Research output: Contribution to journalArticlepeer-review

28 Scopus citations

Abstract

Understanding the molecular and cellular processes underlying the development, maintenance, and progression of Barrett's esophagus (BE) presents an empirical challenge because there are no simple animal models and standard 2D cell culture can distort cellular processes. Here we describe a three-dimensional (3D) cell culture system to study BE. BE cell lines (CP-A, CP-B, CP-C, and CP-D) and esophageal squamous keratinocytes (EPC2) were cultured on a matrix consisting of esophageal fibroblasts and collagen. Comparison of growth and cytokeratin expression in the presence of all-trans retinoic acid or hydrochloric acid was made by immunohistochemistry and Alcian Blue staining to determine which treatments produced a BE phenotype of columnar cytokeratin expression in 3D culture. All-trans retinoic acid differentially affected the growth of BE cell lines in 3D culture. Notably, the non-dyplastic metaplasia-derived cell line (CP-A) expressed reduced squamous cytokeratins and enhanced columnar cytokeratins upon ATRA treatment. ATRA altered the EPC2 squamous cytokeratin profile towards a more columnar expression pattern. Cell lines derived from patients with high-grade dysplasia already expressed columnar cytokeratins and therefore did not show a systematic shift toward a more columnar phenotype with ATRA treatment. ATRA treatment, however, did reduce the squamoid-like multilayer stratification observed in all cell lines.
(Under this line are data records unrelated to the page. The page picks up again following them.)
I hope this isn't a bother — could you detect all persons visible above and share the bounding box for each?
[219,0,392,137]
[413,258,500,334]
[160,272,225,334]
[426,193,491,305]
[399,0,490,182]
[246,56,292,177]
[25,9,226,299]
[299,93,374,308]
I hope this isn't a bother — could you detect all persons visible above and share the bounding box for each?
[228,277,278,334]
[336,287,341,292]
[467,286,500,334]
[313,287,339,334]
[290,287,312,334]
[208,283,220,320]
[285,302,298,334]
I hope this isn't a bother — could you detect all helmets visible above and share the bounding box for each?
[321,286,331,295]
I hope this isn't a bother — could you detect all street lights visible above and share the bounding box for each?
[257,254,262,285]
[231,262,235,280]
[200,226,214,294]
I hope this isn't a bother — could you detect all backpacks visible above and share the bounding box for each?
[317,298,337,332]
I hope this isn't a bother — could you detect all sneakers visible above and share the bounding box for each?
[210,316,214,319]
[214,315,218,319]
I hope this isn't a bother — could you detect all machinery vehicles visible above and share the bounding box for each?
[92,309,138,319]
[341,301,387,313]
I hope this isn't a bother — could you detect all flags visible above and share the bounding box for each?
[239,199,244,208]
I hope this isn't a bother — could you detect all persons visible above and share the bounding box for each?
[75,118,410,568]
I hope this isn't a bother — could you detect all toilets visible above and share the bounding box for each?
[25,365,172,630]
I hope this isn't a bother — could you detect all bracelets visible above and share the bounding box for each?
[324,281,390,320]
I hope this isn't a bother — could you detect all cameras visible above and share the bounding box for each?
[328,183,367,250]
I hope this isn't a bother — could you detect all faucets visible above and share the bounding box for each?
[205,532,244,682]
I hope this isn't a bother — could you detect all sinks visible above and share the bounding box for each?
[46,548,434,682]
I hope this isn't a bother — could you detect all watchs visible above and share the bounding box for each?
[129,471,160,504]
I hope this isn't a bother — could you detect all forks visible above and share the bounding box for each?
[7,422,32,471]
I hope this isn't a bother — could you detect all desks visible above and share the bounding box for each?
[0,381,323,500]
As the first study to demonstrate long-term 3D growth of BE cell lines, we have determined that BE cells can be cultured for at least 3 weeks on a fibroblast/collagen matrix and that the use of ATRA causes a general reduction in squamous-like multilayered growth and an increase in columnar phenotype with the specific effects cell-line dependent.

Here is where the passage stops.